Pour finir, il a tenu à remercier les leaders des OSC, d'avoir accepté ces démarches : « Je les exorte vraiment à garder leur parole et à s'assurer que cela se fasse vite et bien parce que déjà il y a même dans le paysage politique et social une nouvelle dynamique ça serait bien que de manière  constructive ces leaders aillent dans ce sens-là, donc je suis confiant. Je sais qu'ils  sont des responsables et qu'ils vont bien mener ce travail de rénovation de la société civile », pense-t-il.
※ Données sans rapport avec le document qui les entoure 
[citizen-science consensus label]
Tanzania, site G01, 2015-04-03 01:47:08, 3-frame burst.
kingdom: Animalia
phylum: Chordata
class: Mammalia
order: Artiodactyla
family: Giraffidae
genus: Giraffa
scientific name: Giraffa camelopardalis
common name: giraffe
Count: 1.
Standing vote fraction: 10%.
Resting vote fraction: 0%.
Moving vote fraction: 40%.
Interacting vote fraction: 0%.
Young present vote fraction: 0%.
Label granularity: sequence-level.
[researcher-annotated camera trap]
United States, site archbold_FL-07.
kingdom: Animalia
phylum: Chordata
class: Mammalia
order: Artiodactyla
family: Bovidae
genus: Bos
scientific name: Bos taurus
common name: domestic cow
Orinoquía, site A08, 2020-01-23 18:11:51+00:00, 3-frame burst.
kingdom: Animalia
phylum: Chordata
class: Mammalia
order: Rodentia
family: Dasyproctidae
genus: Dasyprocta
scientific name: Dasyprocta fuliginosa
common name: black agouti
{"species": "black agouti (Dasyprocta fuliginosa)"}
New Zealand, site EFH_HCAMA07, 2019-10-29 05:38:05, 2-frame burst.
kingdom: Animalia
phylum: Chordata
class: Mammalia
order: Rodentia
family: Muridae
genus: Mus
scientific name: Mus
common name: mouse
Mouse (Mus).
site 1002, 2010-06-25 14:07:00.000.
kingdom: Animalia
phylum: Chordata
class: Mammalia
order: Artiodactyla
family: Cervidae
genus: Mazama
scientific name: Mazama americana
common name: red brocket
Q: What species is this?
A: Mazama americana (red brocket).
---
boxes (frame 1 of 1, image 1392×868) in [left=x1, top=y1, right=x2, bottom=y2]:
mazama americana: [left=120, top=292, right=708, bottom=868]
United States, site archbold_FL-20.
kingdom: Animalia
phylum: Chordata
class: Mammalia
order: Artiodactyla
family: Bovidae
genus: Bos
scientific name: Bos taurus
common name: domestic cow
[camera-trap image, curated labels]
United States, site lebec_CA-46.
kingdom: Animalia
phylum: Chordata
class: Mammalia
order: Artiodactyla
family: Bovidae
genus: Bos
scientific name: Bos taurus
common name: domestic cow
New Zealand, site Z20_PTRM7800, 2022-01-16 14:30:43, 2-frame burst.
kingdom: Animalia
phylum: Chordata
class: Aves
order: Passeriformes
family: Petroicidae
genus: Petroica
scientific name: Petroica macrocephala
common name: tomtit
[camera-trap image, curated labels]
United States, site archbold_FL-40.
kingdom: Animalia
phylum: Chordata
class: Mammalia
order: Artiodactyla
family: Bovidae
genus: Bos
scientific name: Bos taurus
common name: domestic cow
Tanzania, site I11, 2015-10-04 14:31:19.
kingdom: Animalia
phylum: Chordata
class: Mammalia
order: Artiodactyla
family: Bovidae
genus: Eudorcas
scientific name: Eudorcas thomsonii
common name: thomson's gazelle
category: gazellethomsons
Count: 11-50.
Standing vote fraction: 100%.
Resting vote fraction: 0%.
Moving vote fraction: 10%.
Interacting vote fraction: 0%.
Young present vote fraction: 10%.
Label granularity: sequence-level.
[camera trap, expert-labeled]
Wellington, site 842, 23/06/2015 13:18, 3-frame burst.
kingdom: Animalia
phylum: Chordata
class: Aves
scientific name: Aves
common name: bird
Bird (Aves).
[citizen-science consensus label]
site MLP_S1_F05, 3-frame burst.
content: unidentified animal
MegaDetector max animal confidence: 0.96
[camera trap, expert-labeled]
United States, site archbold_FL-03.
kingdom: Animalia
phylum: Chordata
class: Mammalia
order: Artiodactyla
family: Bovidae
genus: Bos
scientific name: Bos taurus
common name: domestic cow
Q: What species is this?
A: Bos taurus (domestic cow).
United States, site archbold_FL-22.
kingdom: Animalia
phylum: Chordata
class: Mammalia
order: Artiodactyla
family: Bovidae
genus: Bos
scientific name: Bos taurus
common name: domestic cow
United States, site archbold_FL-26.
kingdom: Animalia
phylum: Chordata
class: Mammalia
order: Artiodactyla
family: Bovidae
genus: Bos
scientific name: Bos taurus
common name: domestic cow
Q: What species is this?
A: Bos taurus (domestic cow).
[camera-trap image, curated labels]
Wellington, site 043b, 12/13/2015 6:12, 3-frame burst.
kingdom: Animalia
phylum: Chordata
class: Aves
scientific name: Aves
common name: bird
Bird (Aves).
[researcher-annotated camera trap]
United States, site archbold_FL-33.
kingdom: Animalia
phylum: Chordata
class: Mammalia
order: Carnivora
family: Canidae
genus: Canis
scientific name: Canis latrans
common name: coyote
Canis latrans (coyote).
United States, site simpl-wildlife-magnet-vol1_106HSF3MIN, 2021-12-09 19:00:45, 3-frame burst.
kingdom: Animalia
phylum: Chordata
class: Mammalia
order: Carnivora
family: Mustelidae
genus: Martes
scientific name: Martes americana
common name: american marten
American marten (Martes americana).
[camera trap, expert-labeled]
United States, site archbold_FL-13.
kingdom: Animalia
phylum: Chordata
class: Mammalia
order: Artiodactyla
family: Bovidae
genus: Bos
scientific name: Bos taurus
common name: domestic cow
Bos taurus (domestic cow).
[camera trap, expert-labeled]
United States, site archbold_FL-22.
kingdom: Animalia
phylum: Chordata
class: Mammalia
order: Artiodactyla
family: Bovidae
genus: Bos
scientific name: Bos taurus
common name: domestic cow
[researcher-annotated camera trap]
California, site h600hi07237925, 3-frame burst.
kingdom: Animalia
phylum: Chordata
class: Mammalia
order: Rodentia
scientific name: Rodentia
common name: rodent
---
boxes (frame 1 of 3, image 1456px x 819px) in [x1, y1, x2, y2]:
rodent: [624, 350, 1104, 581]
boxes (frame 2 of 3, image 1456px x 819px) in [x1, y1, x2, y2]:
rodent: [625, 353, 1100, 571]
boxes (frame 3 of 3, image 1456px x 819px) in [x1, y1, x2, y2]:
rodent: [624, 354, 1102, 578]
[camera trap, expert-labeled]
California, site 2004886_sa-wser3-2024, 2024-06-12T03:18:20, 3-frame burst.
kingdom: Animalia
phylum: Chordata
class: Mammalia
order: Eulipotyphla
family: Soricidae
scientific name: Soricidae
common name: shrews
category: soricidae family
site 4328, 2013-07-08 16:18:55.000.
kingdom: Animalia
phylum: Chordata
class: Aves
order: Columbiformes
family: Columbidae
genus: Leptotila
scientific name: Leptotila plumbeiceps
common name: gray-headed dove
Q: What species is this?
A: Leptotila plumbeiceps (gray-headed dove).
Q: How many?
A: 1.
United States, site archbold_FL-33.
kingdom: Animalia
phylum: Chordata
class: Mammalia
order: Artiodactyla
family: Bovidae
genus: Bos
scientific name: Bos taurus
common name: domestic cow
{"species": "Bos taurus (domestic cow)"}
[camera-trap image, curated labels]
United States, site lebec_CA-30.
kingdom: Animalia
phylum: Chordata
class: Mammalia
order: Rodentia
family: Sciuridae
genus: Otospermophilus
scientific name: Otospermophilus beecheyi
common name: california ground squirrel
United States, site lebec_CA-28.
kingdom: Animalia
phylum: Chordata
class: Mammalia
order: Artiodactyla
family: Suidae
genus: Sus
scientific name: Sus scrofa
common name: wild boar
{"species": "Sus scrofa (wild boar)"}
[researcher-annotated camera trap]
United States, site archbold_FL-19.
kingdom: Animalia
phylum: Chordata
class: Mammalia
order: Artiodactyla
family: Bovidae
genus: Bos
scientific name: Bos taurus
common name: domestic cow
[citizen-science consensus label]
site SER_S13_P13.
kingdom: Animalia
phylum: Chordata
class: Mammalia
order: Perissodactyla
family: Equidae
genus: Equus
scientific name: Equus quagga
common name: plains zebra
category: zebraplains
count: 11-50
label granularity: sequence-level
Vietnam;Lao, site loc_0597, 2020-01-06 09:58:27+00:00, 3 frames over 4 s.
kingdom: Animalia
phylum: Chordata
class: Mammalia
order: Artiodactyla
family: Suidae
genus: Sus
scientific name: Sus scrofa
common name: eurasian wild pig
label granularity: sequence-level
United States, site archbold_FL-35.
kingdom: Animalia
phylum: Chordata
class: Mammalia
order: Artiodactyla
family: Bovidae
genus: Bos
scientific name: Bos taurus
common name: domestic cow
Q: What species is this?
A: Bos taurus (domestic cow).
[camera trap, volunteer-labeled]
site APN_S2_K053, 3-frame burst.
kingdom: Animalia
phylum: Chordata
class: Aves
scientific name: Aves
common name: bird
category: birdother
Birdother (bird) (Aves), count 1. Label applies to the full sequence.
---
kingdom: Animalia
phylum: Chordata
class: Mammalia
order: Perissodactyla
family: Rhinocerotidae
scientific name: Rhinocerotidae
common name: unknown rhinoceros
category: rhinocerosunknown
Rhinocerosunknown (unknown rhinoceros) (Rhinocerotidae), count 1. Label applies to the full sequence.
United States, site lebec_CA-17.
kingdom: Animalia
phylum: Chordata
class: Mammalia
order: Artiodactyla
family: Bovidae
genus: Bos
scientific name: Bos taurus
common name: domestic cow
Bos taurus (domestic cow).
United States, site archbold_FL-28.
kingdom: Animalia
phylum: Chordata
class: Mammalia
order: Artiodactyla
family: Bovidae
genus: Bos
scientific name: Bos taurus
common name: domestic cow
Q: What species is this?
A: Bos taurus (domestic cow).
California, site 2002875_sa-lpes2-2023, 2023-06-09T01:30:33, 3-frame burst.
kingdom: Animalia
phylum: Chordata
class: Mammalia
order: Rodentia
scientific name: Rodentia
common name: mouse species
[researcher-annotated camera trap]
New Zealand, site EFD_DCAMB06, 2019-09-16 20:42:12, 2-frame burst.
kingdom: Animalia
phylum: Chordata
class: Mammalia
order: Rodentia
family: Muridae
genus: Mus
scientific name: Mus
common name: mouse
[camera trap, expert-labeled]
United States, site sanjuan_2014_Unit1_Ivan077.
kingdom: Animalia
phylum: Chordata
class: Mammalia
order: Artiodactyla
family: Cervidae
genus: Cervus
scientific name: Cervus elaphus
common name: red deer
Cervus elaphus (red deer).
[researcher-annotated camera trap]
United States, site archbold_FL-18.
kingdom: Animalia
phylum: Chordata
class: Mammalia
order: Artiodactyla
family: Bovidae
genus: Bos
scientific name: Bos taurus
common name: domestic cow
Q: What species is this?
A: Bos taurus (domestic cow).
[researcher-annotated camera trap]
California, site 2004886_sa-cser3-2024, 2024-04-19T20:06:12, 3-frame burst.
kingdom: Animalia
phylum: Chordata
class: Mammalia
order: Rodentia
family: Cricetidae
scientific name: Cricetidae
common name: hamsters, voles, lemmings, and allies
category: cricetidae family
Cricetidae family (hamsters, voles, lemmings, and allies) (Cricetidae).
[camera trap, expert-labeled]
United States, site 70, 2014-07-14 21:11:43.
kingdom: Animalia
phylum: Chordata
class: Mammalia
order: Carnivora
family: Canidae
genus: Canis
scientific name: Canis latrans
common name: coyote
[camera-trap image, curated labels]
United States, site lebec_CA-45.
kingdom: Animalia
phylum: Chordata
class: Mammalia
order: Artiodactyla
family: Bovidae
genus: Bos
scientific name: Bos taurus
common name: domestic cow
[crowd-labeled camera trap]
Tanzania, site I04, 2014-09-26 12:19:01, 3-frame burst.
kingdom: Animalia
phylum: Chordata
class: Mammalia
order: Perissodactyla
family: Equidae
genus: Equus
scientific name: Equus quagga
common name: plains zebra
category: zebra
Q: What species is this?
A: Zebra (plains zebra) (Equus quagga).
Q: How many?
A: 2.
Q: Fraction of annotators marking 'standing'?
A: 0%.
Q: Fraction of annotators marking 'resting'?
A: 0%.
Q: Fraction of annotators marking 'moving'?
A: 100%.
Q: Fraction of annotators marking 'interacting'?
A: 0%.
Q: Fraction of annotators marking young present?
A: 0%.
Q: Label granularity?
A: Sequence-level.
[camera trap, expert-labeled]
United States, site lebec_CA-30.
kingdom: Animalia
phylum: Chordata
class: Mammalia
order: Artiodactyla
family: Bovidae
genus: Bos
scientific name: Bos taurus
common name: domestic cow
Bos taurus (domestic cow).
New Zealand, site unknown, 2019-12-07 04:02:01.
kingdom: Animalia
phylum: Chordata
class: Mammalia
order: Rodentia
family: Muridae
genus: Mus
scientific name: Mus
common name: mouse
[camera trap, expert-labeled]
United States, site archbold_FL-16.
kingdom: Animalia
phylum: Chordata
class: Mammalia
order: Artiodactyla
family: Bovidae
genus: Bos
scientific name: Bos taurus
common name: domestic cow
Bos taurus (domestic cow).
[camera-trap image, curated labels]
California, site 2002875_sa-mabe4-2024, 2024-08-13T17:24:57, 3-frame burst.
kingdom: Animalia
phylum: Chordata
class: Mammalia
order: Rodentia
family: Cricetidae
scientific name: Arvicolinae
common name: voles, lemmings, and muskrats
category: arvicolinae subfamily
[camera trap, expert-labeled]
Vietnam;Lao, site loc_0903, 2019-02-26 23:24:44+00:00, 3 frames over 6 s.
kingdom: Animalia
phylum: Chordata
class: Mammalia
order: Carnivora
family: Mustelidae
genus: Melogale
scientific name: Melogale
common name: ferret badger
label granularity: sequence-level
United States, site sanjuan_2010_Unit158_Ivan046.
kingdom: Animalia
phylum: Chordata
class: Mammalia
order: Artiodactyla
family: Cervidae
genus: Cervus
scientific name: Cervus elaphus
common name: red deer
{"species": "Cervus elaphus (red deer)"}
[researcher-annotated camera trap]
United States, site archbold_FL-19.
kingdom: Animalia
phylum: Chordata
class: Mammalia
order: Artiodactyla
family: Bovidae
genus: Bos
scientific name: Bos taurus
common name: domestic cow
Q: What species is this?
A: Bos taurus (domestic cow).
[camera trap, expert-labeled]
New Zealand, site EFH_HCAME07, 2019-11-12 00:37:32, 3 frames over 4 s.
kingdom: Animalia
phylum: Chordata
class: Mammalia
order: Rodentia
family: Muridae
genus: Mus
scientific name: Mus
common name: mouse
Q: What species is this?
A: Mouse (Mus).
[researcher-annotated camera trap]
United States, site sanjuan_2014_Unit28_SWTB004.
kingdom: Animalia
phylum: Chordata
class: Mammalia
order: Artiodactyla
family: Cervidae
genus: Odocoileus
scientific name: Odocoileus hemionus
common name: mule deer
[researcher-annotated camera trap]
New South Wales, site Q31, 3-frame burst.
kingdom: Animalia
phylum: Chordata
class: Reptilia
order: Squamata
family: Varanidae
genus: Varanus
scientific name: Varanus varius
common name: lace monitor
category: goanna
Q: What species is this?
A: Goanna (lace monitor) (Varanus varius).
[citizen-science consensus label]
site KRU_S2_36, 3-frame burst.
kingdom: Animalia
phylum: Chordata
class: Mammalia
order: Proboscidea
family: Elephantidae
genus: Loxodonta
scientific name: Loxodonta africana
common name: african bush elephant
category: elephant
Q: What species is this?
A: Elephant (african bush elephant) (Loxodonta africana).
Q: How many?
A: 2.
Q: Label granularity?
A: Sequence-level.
Sur la prochaine étape du processus de formalisation de cette charte il précise : « C'est justement d'adopter la charte et aussi de se doter des instances de décisions qu'il faut pour articuler le fonctionnement de cet ensemble, de manière informelle, parce qu'une fois de plus nous ne voulons pas qu'on parle d'une nouvelle organisation ; il y a beaucoup trop d'organisations, il ne s'agit pas d'organisation, il s'agit d'une nouvelle dynamique, ça c'est très important à souligner, donc la prochaine étape, ça sera de mettre ce cadre informel sur pied et puis s'accorder sur l'essentiel'' a-t-il résumé.